▶ [Document passage]
8 Ways Introverts Interact Differently With The World
Carl Jung was a leading psychiatrist that notably categorized people into different categories depending on how they think, behave and prioritize when compared to others.
Like many archetypes and categories, society focuses on introversion and extroversion and introverts are often misunderstood.
It is estimated that anywhere from a quarter to half of America’s population is categorized as introverted, it is important to know the differences and reasons behind our neighbour’s actions.
Through understanding, accepting and respecting our differences, we function as a more productive society. Below are some of the more significant differences.
1. They Withdraw In Crowds
Crowds are loud, congested and very stimulating sensorily. The threshold of stimulation for introverts is lower than extraverts. This overstimulating leaves them feeling drained and irritable. Taking meticulous note of their surroundings and reacting and to so many stimuli is a task or chore. Extroverts have a tendency to ‘feeding’ off the situation, introverts don’t.
2. Small Talk Is Stressful, Genuine And ‘Real’ Conversations Are Preferred
Small talk bores introverts. They can feel intimidated or quickly exhausted. They listen more than speak in crowds. It is not always that they are shy, rather they prioritize social interactions differently.
They can ‘feed’ off their social surroundings, but there has to be intellectually stimulating or emotionally invested content present.
3. They Are Successful On Stage, Not The Engagement After
The myth that introverts are shy or not strong-willed is exactly that, myths. Many public speakers are introverted in nature. Their detail-oriented nature’s lead them to prepare very thoroughly prepare for their ‘performances’.
Once the objective is achieved they fall back into a quiet demeanour. If anything, the objectiveness manner of ‘small talk’ is why they experience problems.

▶ [Data shown]

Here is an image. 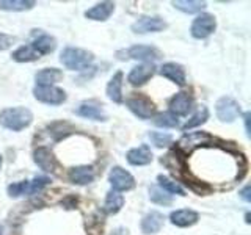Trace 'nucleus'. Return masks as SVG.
<instances>
[{"instance_id":"nucleus-1","label":"nucleus","mask_w":251,"mask_h":235,"mask_svg":"<svg viewBox=\"0 0 251 235\" xmlns=\"http://www.w3.org/2000/svg\"><path fill=\"white\" fill-rule=\"evenodd\" d=\"M33 121V115L25 107H10L0 112V125L13 132L27 129Z\"/></svg>"},{"instance_id":"nucleus-2","label":"nucleus","mask_w":251,"mask_h":235,"mask_svg":"<svg viewBox=\"0 0 251 235\" xmlns=\"http://www.w3.org/2000/svg\"><path fill=\"white\" fill-rule=\"evenodd\" d=\"M94 57L88 50L78 49V47H66L60 55L63 66L71 70H83L93 63Z\"/></svg>"},{"instance_id":"nucleus-3","label":"nucleus","mask_w":251,"mask_h":235,"mask_svg":"<svg viewBox=\"0 0 251 235\" xmlns=\"http://www.w3.org/2000/svg\"><path fill=\"white\" fill-rule=\"evenodd\" d=\"M217 118L222 122H234L240 116L242 110L237 100L232 97H220L215 104Z\"/></svg>"},{"instance_id":"nucleus-4","label":"nucleus","mask_w":251,"mask_h":235,"mask_svg":"<svg viewBox=\"0 0 251 235\" xmlns=\"http://www.w3.org/2000/svg\"><path fill=\"white\" fill-rule=\"evenodd\" d=\"M212 141V137L207 132H188L184 133L180 140L177 141V147L179 151H182L184 154H190L193 152L196 147H201L204 144H207Z\"/></svg>"},{"instance_id":"nucleus-5","label":"nucleus","mask_w":251,"mask_h":235,"mask_svg":"<svg viewBox=\"0 0 251 235\" xmlns=\"http://www.w3.org/2000/svg\"><path fill=\"white\" fill-rule=\"evenodd\" d=\"M215 28H217V21L214 16L209 13H202L192 22L190 33L196 39H204L214 33Z\"/></svg>"},{"instance_id":"nucleus-6","label":"nucleus","mask_w":251,"mask_h":235,"mask_svg":"<svg viewBox=\"0 0 251 235\" xmlns=\"http://www.w3.org/2000/svg\"><path fill=\"white\" fill-rule=\"evenodd\" d=\"M133 33H157V31H163L167 28V22H165L159 16H141L135 22L132 24Z\"/></svg>"},{"instance_id":"nucleus-7","label":"nucleus","mask_w":251,"mask_h":235,"mask_svg":"<svg viewBox=\"0 0 251 235\" xmlns=\"http://www.w3.org/2000/svg\"><path fill=\"white\" fill-rule=\"evenodd\" d=\"M33 96L36 100L47 105H60L66 100V93L57 86H39L33 88Z\"/></svg>"},{"instance_id":"nucleus-8","label":"nucleus","mask_w":251,"mask_h":235,"mask_svg":"<svg viewBox=\"0 0 251 235\" xmlns=\"http://www.w3.org/2000/svg\"><path fill=\"white\" fill-rule=\"evenodd\" d=\"M108 182L113 187L115 191H129L135 187V179L130 174L129 171L123 169L121 166H115L112 168L108 174Z\"/></svg>"},{"instance_id":"nucleus-9","label":"nucleus","mask_w":251,"mask_h":235,"mask_svg":"<svg viewBox=\"0 0 251 235\" xmlns=\"http://www.w3.org/2000/svg\"><path fill=\"white\" fill-rule=\"evenodd\" d=\"M126 105L140 119H151L155 115V107L151 100L143 96H135L126 100Z\"/></svg>"},{"instance_id":"nucleus-10","label":"nucleus","mask_w":251,"mask_h":235,"mask_svg":"<svg viewBox=\"0 0 251 235\" xmlns=\"http://www.w3.org/2000/svg\"><path fill=\"white\" fill-rule=\"evenodd\" d=\"M118 53H124V58H130V60H140V61H155L162 57V53L159 49H155L152 46H143V44H137L129 47L126 52H118ZM123 58V60H124Z\"/></svg>"},{"instance_id":"nucleus-11","label":"nucleus","mask_w":251,"mask_h":235,"mask_svg":"<svg viewBox=\"0 0 251 235\" xmlns=\"http://www.w3.org/2000/svg\"><path fill=\"white\" fill-rule=\"evenodd\" d=\"M193 107V97L188 93H177L170 100V113L175 116H185Z\"/></svg>"},{"instance_id":"nucleus-12","label":"nucleus","mask_w":251,"mask_h":235,"mask_svg":"<svg viewBox=\"0 0 251 235\" xmlns=\"http://www.w3.org/2000/svg\"><path fill=\"white\" fill-rule=\"evenodd\" d=\"M154 65L151 63H143V65H138L135 68H132V70L127 75V82L133 86H140L145 85L149 78L154 75Z\"/></svg>"},{"instance_id":"nucleus-13","label":"nucleus","mask_w":251,"mask_h":235,"mask_svg":"<svg viewBox=\"0 0 251 235\" xmlns=\"http://www.w3.org/2000/svg\"><path fill=\"white\" fill-rule=\"evenodd\" d=\"M33 160L38 164L39 168L46 172H53L55 168H57V160L52 154L50 149H47L44 146L41 147H36L35 152H33Z\"/></svg>"},{"instance_id":"nucleus-14","label":"nucleus","mask_w":251,"mask_h":235,"mask_svg":"<svg viewBox=\"0 0 251 235\" xmlns=\"http://www.w3.org/2000/svg\"><path fill=\"white\" fill-rule=\"evenodd\" d=\"M75 113L86 119H93V121H107V115L99 104L96 102H83L77 107Z\"/></svg>"},{"instance_id":"nucleus-15","label":"nucleus","mask_w":251,"mask_h":235,"mask_svg":"<svg viewBox=\"0 0 251 235\" xmlns=\"http://www.w3.org/2000/svg\"><path fill=\"white\" fill-rule=\"evenodd\" d=\"M198 219H200L198 212H195L192 209H180L173 212L170 215V221L177 227H190L198 223Z\"/></svg>"},{"instance_id":"nucleus-16","label":"nucleus","mask_w":251,"mask_h":235,"mask_svg":"<svg viewBox=\"0 0 251 235\" xmlns=\"http://www.w3.org/2000/svg\"><path fill=\"white\" fill-rule=\"evenodd\" d=\"M115 11V3L113 2H100L98 5H94L93 8L85 11V18L91 19V21H98V22H104L107 21L110 16Z\"/></svg>"},{"instance_id":"nucleus-17","label":"nucleus","mask_w":251,"mask_h":235,"mask_svg":"<svg viewBox=\"0 0 251 235\" xmlns=\"http://www.w3.org/2000/svg\"><path fill=\"white\" fill-rule=\"evenodd\" d=\"M68 179L75 185H88L94 180V169L93 166H74L68 172Z\"/></svg>"},{"instance_id":"nucleus-18","label":"nucleus","mask_w":251,"mask_h":235,"mask_svg":"<svg viewBox=\"0 0 251 235\" xmlns=\"http://www.w3.org/2000/svg\"><path fill=\"white\" fill-rule=\"evenodd\" d=\"M127 162L133 166H145L152 162V152L146 144L140 146V147H133L127 152Z\"/></svg>"},{"instance_id":"nucleus-19","label":"nucleus","mask_w":251,"mask_h":235,"mask_svg":"<svg viewBox=\"0 0 251 235\" xmlns=\"http://www.w3.org/2000/svg\"><path fill=\"white\" fill-rule=\"evenodd\" d=\"M160 74L179 86L185 85V70L182 66L177 65V63H165L160 68Z\"/></svg>"},{"instance_id":"nucleus-20","label":"nucleus","mask_w":251,"mask_h":235,"mask_svg":"<svg viewBox=\"0 0 251 235\" xmlns=\"http://www.w3.org/2000/svg\"><path fill=\"white\" fill-rule=\"evenodd\" d=\"M163 215L159 212H149L148 215L141 219V232L149 235V234H157L163 226Z\"/></svg>"},{"instance_id":"nucleus-21","label":"nucleus","mask_w":251,"mask_h":235,"mask_svg":"<svg viewBox=\"0 0 251 235\" xmlns=\"http://www.w3.org/2000/svg\"><path fill=\"white\" fill-rule=\"evenodd\" d=\"M61 78H63V72L57 68H46L36 72L35 75L36 85L39 86H53V83L60 82Z\"/></svg>"},{"instance_id":"nucleus-22","label":"nucleus","mask_w":251,"mask_h":235,"mask_svg":"<svg viewBox=\"0 0 251 235\" xmlns=\"http://www.w3.org/2000/svg\"><path fill=\"white\" fill-rule=\"evenodd\" d=\"M123 72H118L110 78V82L107 85V96L110 100H113L115 104H121L123 102Z\"/></svg>"},{"instance_id":"nucleus-23","label":"nucleus","mask_w":251,"mask_h":235,"mask_svg":"<svg viewBox=\"0 0 251 235\" xmlns=\"http://www.w3.org/2000/svg\"><path fill=\"white\" fill-rule=\"evenodd\" d=\"M39 55H47L52 53L57 47V41L50 35H39L36 39H33V43L30 44Z\"/></svg>"},{"instance_id":"nucleus-24","label":"nucleus","mask_w":251,"mask_h":235,"mask_svg":"<svg viewBox=\"0 0 251 235\" xmlns=\"http://www.w3.org/2000/svg\"><path fill=\"white\" fill-rule=\"evenodd\" d=\"M124 206V196L121 193H118L115 190L108 191L107 196H105V204H104V209L107 213L110 215H115L118 213Z\"/></svg>"},{"instance_id":"nucleus-25","label":"nucleus","mask_w":251,"mask_h":235,"mask_svg":"<svg viewBox=\"0 0 251 235\" xmlns=\"http://www.w3.org/2000/svg\"><path fill=\"white\" fill-rule=\"evenodd\" d=\"M36 3L33 0H2L0 10L5 11H27L31 10Z\"/></svg>"},{"instance_id":"nucleus-26","label":"nucleus","mask_w":251,"mask_h":235,"mask_svg":"<svg viewBox=\"0 0 251 235\" xmlns=\"http://www.w3.org/2000/svg\"><path fill=\"white\" fill-rule=\"evenodd\" d=\"M173 6L176 10L187 13V14H196L201 10H204L206 2H200V0H177V2H173Z\"/></svg>"},{"instance_id":"nucleus-27","label":"nucleus","mask_w":251,"mask_h":235,"mask_svg":"<svg viewBox=\"0 0 251 235\" xmlns=\"http://www.w3.org/2000/svg\"><path fill=\"white\" fill-rule=\"evenodd\" d=\"M41 55H39L31 46H22L18 50L13 52V60L18 63H28V61H35L38 60Z\"/></svg>"},{"instance_id":"nucleus-28","label":"nucleus","mask_w":251,"mask_h":235,"mask_svg":"<svg viewBox=\"0 0 251 235\" xmlns=\"http://www.w3.org/2000/svg\"><path fill=\"white\" fill-rule=\"evenodd\" d=\"M209 119V110L207 107L201 105L198 110H196V113L188 119L184 125H182V130H188V129H193V127H198V125L204 124Z\"/></svg>"},{"instance_id":"nucleus-29","label":"nucleus","mask_w":251,"mask_h":235,"mask_svg":"<svg viewBox=\"0 0 251 235\" xmlns=\"http://www.w3.org/2000/svg\"><path fill=\"white\" fill-rule=\"evenodd\" d=\"M157 180H159V187L162 188L163 191H167L168 194H179V196H184L185 191L184 188L180 187L176 180H173L167 176H159L157 177Z\"/></svg>"},{"instance_id":"nucleus-30","label":"nucleus","mask_w":251,"mask_h":235,"mask_svg":"<svg viewBox=\"0 0 251 235\" xmlns=\"http://www.w3.org/2000/svg\"><path fill=\"white\" fill-rule=\"evenodd\" d=\"M149 199L154 204H159V206H170L173 202V196L163 191L160 187H151L149 188Z\"/></svg>"},{"instance_id":"nucleus-31","label":"nucleus","mask_w":251,"mask_h":235,"mask_svg":"<svg viewBox=\"0 0 251 235\" xmlns=\"http://www.w3.org/2000/svg\"><path fill=\"white\" fill-rule=\"evenodd\" d=\"M154 124L157 127L173 129V127H177L179 125V119H177V116H175L173 113L165 112V113H159L157 116H154Z\"/></svg>"},{"instance_id":"nucleus-32","label":"nucleus","mask_w":251,"mask_h":235,"mask_svg":"<svg viewBox=\"0 0 251 235\" xmlns=\"http://www.w3.org/2000/svg\"><path fill=\"white\" fill-rule=\"evenodd\" d=\"M149 140L155 147H167L168 144H171L173 137L170 133H163V132H151L149 133Z\"/></svg>"},{"instance_id":"nucleus-33","label":"nucleus","mask_w":251,"mask_h":235,"mask_svg":"<svg viewBox=\"0 0 251 235\" xmlns=\"http://www.w3.org/2000/svg\"><path fill=\"white\" fill-rule=\"evenodd\" d=\"M8 194L11 198H21V196H28V180H22V182H16L8 185Z\"/></svg>"},{"instance_id":"nucleus-34","label":"nucleus","mask_w":251,"mask_h":235,"mask_svg":"<svg viewBox=\"0 0 251 235\" xmlns=\"http://www.w3.org/2000/svg\"><path fill=\"white\" fill-rule=\"evenodd\" d=\"M50 182L49 177H35L33 180H28V196L41 191L44 187H47Z\"/></svg>"},{"instance_id":"nucleus-35","label":"nucleus","mask_w":251,"mask_h":235,"mask_svg":"<svg viewBox=\"0 0 251 235\" xmlns=\"http://www.w3.org/2000/svg\"><path fill=\"white\" fill-rule=\"evenodd\" d=\"M14 41H16L14 36H10L6 33H0V52L10 49V47L14 44Z\"/></svg>"},{"instance_id":"nucleus-36","label":"nucleus","mask_w":251,"mask_h":235,"mask_svg":"<svg viewBox=\"0 0 251 235\" xmlns=\"http://www.w3.org/2000/svg\"><path fill=\"white\" fill-rule=\"evenodd\" d=\"M240 198L245 201V202H250L251 201V196H250V185H245L242 188V191H240Z\"/></svg>"},{"instance_id":"nucleus-37","label":"nucleus","mask_w":251,"mask_h":235,"mask_svg":"<svg viewBox=\"0 0 251 235\" xmlns=\"http://www.w3.org/2000/svg\"><path fill=\"white\" fill-rule=\"evenodd\" d=\"M250 118H251V115H250L248 112H247L245 115H243V119H245V130H247V135H248V137H250V132H251V130H250Z\"/></svg>"},{"instance_id":"nucleus-38","label":"nucleus","mask_w":251,"mask_h":235,"mask_svg":"<svg viewBox=\"0 0 251 235\" xmlns=\"http://www.w3.org/2000/svg\"><path fill=\"white\" fill-rule=\"evenodd\" d=\"M0 235H3V227L0 226Z\"/></svg>"},{"instance_id":"nucleus-39","label":"nucleus","mask_w":251,"mask_h":235,"mask_svg":"<svg viewBox=\"0 0 251 235\" xmlns=\"http://www.w3.org/2000/svg\"><path fill=\"white\" fill-rule=\"evenodd\" d=\"M0 169H2V155H0Z\"/></svg>"}]
</instances>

▶ [Given task 1]
Answer these questions using the piece on introverts:
(a) What job does the piece give Carl Jung?
(b) How much of America's population is estimated to be introverted?
(c) How does the threshold of stimulation for introverts compare with that of extraverts?
▶ [Given task 2]
Copy the piece on introverts starting at "Through understanding, accepting" and ending at "social interactions differently.", swapping "drained" for "worn out".
The lines are separate material and are not part of the piece on introverts.

▶ [Result 1]
(a) A leading psychiatrist.
(b) Anywhere from a quarter to half.
(c) It is lower.

▶ [Result 2]
Through understanding, accepting and respecting our differences, we function as a more productive society. Below are some of the more significant differences.
1. They Withdraw In Crowds
Crowds are loud, congested and very stimulating sensorily. The threshold of stimulation for introverts is lower than extraverts. This overstimulating leaves them feeling worn out and irritable. Taking meticulous note of their surroundings and reacting and to so many stimuli is a task or chore. Extroverts have a tendency to ‘feeding’ off the situation, introverts don’t.
2. Small Talk Is Stressful, Genuine And ‘Real’ Conversations Are Preferred
Small talk bores introverts. They can feel intimidated or quickly exhausted. They listen more than speak in crowds. It is not always that they are shy, rather they prioritize social interactions differently.